To start off our research, we needed to be able to insert our upstream region into our pSW01 plasmids. Before we could do that, we needed to amplify the upstream region from the genome of F. psychrophilum. We did this by running a Phusion PCR and were able to get a good result showing we had the correct annealing temperature of 52.9OC.
We also measured the concentration of our plasmids to see which one would be best to use. From the concentrations, we decided to use the plasmid pSW01-3. Our next step was to prepare our upstream region and plasmid so they could be inserted together. To do this, we opened the sticky ends on our plasmid and upstream region with DNA digestion. We utilized the enzymes BamH1-HF and Sal1-HF to digest our upstream region and plasmid separately.
Once the digestion was complete, we purified both products to ensure we had just the products we wanted and none of the waste from the digestion. With the sticky ends open, we can insert our upstream region into the open plasmid to form a full recombinant plasmid that can be used to delete the endonuclease gene on the chromosome of F. psychrophilum.
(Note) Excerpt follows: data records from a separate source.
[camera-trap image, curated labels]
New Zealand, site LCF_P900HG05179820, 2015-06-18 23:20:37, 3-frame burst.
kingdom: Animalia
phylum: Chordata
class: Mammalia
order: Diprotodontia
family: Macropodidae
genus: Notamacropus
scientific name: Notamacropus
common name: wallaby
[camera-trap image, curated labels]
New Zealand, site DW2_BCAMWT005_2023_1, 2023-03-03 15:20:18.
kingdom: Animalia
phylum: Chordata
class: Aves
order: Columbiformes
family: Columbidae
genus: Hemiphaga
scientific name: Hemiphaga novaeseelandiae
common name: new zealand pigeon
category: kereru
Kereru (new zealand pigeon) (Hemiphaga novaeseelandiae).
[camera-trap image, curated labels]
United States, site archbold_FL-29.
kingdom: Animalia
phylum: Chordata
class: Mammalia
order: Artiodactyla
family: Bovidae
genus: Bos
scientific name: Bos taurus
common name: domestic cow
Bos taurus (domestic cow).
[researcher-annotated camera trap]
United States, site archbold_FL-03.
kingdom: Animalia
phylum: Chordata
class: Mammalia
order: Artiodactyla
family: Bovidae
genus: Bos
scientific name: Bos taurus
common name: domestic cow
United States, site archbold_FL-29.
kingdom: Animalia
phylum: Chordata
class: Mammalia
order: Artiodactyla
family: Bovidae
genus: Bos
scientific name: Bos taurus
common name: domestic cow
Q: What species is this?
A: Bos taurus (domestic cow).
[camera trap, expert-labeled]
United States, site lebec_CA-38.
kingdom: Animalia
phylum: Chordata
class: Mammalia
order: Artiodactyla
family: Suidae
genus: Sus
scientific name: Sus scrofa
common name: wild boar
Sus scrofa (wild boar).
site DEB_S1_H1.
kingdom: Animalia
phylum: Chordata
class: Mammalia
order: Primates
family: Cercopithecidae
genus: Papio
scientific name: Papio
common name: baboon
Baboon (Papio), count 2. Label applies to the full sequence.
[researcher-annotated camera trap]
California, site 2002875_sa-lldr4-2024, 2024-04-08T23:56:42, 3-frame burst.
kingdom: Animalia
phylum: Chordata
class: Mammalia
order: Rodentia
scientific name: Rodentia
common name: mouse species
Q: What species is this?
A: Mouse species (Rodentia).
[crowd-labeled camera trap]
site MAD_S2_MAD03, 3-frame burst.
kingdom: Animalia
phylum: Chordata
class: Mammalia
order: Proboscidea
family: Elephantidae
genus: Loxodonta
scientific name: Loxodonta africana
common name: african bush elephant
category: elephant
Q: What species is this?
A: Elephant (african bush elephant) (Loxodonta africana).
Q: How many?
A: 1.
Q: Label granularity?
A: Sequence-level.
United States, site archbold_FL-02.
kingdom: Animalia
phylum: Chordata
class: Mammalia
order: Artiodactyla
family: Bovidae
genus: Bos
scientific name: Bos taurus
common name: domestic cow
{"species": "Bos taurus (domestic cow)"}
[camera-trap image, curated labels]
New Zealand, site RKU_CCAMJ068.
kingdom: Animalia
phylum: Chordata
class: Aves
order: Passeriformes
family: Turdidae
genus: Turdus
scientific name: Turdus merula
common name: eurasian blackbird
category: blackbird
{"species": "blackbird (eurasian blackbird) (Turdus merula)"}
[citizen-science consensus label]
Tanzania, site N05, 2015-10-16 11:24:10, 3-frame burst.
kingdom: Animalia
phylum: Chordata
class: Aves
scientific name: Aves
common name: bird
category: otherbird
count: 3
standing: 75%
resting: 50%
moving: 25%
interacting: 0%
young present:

For our future research, it is going to be structured like the end of the Spring 2021 semester by doing a transformation, E. coli colony growth and selection, plasmid preparation, and finally a confirmation by restriction enzyme digestion. Through our future processes, we are looking to successfully insert our upstream region into our pSW01-3 plasmid to form a full deletion plasmid with both our upstream and downstream regions of the endonuclease gene.
We have had some struggles starting our research back up again and remember the procedures, but we are getting better and progressing on our research. Having a few bad gels and not seeing the results we wanted can be a bit disappointing, but to know we are still on track to do a confirmation by mid-October is encouraging. Our next steps are going to be a bit more complicated since it involves growing E. coli, but we are excited about our future research.